3. Informed by this bill, Ms. Fiorina would protect Americans with pre-existing conditions in state-run high-risk pools. High-risk pools are similar to the ACA provision, the Pre-Existing Condition Insurance Plan, which is essentially a federal high-risk health insurance pool that was used before the exchanges were established and payers were not allowed to deny coverage based on health history.

Many states have offered subsidized coverage in high-risk pools, though premiums tend to be higher for individuals in these pools — even up to twice as much as those paid by healthy individuals, according to The federal high-risk pool was also found to be unsustainable long-term. Ms. Fiorina does not detail how she plans to make the pools sustainable in her TIME essay, but she does say she would incentivize their creation with federal grants.

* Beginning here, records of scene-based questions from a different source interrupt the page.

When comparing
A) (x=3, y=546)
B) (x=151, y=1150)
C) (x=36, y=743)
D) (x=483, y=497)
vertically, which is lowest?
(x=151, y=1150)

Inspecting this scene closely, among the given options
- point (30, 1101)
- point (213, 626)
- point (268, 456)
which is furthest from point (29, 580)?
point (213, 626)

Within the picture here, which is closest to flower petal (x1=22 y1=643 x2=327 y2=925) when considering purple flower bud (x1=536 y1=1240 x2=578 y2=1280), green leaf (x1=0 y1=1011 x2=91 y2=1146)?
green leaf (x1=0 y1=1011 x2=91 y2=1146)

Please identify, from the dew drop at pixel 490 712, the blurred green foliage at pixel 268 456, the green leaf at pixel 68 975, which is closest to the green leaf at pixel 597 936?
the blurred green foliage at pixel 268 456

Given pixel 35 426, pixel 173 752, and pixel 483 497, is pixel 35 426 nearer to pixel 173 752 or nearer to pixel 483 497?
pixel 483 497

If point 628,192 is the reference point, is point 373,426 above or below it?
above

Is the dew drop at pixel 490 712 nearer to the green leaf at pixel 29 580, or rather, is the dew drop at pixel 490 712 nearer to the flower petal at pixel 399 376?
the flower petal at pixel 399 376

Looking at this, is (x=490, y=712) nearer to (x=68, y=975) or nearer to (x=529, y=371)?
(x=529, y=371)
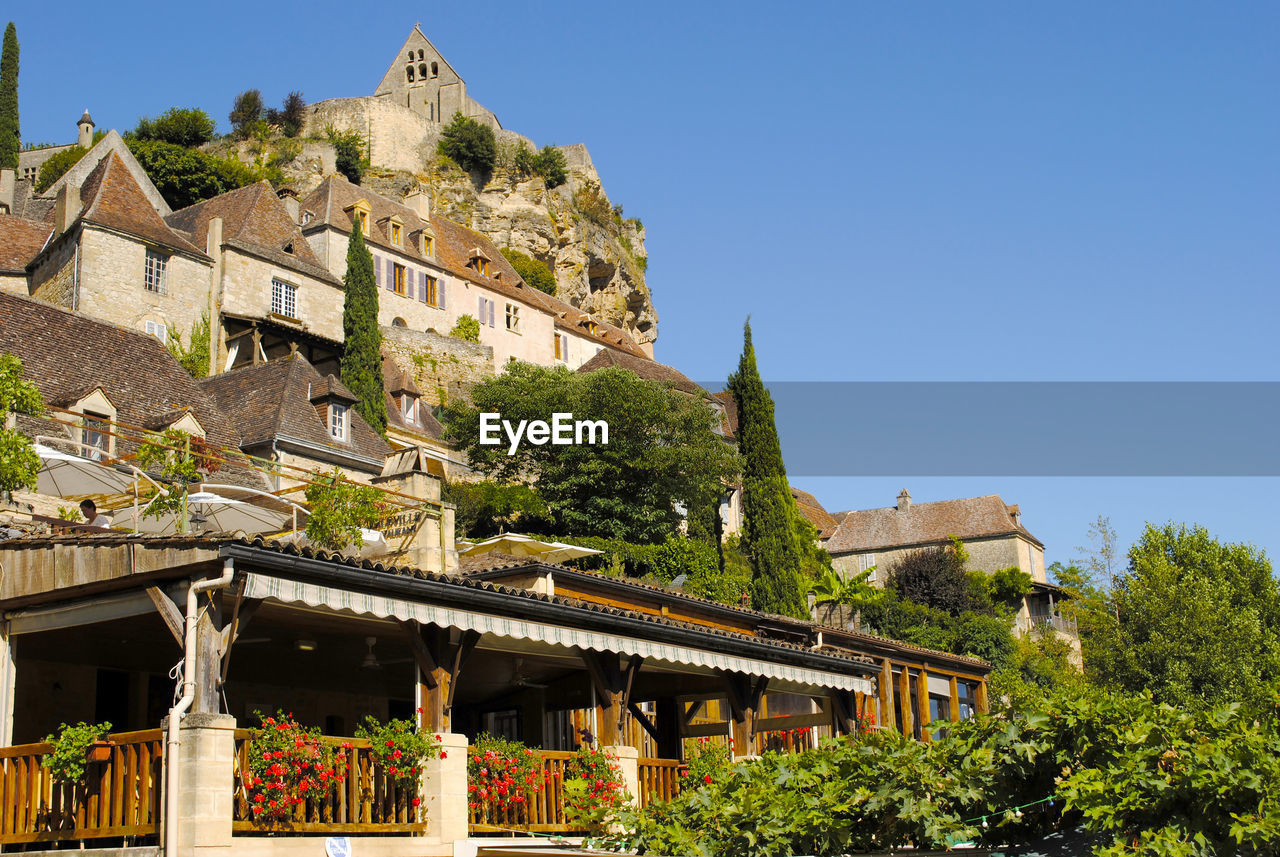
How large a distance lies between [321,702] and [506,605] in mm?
4765

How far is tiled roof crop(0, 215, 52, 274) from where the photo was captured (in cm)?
4309

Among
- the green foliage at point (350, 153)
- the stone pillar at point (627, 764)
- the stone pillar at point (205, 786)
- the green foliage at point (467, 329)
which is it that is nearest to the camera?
the stone pillar at point (205, 786)

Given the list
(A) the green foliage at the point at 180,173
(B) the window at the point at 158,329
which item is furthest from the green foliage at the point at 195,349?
(A) the green foliage at the point at 180,173

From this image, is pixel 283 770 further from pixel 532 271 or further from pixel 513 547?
pixel 532 271

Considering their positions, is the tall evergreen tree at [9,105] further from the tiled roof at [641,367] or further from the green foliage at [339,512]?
the green foliage at [339,512]

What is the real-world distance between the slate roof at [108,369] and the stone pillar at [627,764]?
13749 mm

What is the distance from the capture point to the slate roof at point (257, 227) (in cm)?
4516

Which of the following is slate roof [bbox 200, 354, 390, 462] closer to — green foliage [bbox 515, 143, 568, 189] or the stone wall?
the stone wall

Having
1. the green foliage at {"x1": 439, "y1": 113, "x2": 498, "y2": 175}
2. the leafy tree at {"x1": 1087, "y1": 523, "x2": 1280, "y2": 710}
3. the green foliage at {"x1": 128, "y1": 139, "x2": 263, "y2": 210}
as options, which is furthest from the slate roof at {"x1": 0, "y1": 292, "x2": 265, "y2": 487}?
the green foliage at {"x1": 439, "y1": 113, "x2": 498, "y2": 175}

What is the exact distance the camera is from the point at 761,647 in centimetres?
1645

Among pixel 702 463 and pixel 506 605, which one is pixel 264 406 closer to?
pixel 702 463

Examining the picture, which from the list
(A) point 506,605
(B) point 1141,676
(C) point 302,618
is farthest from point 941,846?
(B) point 1141,676

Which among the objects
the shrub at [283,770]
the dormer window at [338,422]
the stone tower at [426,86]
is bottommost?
the shrub at [283,770]

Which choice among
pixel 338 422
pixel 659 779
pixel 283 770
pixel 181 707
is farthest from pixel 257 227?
Answer: pixel 181 707
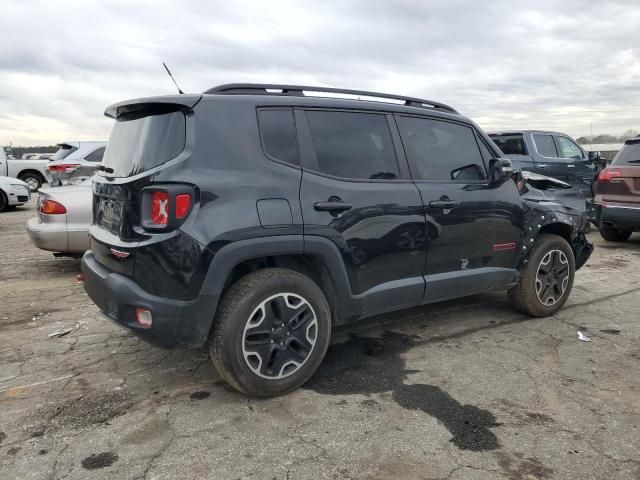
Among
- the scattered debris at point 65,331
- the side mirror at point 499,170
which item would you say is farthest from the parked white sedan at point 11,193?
the side mirror at point 499,170

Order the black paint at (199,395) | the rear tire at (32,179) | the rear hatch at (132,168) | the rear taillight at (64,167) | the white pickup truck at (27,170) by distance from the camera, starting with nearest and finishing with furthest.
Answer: the rear hatch at (132,168) < the black paint at (199,395) < the rear taillight at (64,167) < the white pickup truck at (27,170) < the rear tire at (32,179)

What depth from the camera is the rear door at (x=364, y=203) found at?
327cm

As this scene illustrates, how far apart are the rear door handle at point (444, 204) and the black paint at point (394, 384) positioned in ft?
3.66

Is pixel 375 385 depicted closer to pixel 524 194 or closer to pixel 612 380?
pixel 612 380

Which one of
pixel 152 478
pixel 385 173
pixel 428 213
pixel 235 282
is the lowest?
pixel 152 478

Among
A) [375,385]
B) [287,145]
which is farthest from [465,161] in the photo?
[375,385]

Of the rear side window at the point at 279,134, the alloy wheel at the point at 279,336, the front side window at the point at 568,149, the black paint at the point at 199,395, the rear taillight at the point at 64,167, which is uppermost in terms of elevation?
the front side window at the point at 568,149

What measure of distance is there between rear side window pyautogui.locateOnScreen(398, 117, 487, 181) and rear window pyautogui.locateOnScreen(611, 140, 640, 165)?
17.0 feet

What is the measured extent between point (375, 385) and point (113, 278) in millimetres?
1760

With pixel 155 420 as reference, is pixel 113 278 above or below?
above

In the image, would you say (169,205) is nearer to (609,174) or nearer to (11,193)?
(609,174)

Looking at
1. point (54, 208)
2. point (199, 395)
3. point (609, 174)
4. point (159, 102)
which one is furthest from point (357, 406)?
point (609, 174)

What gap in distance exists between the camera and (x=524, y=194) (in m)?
4.53

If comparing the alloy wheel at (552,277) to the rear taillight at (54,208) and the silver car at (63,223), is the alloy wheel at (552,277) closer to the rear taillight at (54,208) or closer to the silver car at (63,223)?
the silver car at (63,223)
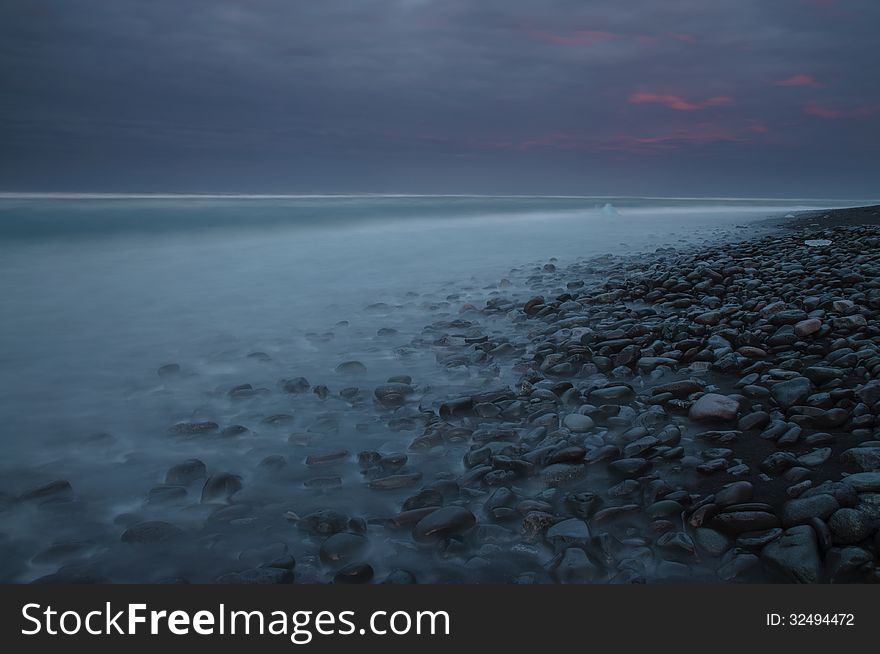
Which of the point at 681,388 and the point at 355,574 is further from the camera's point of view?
the point at 681,388

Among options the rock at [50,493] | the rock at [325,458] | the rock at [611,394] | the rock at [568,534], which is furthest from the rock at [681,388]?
the rock at [50,493]

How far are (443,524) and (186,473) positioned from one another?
5.35 ft

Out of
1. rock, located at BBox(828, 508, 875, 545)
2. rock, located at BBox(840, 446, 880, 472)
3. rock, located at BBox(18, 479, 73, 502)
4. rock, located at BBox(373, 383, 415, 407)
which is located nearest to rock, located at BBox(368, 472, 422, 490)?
rock, located at BBox(373, 383, 415, 407)

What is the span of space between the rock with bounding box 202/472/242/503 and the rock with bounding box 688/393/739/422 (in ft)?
9.21

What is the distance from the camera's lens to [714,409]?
3639 millimetres

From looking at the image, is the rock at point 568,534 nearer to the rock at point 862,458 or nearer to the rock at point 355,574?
the rock at point 355,574

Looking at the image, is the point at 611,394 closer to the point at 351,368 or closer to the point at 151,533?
the point at 351,368

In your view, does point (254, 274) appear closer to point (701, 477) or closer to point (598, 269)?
point (598, 269)

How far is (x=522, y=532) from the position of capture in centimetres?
272

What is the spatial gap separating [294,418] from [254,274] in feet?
29.1

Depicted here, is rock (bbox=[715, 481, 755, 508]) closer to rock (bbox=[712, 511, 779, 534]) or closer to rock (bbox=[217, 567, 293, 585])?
rock (bbox=[712, 511, 779, 534])

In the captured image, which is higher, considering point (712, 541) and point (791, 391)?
point (791, 391)

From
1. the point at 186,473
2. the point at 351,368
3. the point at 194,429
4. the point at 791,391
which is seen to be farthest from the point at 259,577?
the point at 791,391

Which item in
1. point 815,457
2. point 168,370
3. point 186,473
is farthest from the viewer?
point 168,370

4. Ms. Fiorina calls for interstate purchase of health insurance. This is a policy that proponents say would increase competition among payers and subsequently lower prices. While some states have passed laws to allow out-of-state purchasing and the ACA allows interstate payer compacts, having a free market for health insurance across the country is untested. The National Association of Insurance Commissioners opposes the idea, stating it would reduce options available to consumers, reduce payer accountability and create a "race to the bottom."

5. Lastly, she called for greater transparency among healthcare providers. "Every healthcare provider ought to be publishing its costs, its prices, and its outcomes," she wrote, as this would allow patients to take more control over their own care.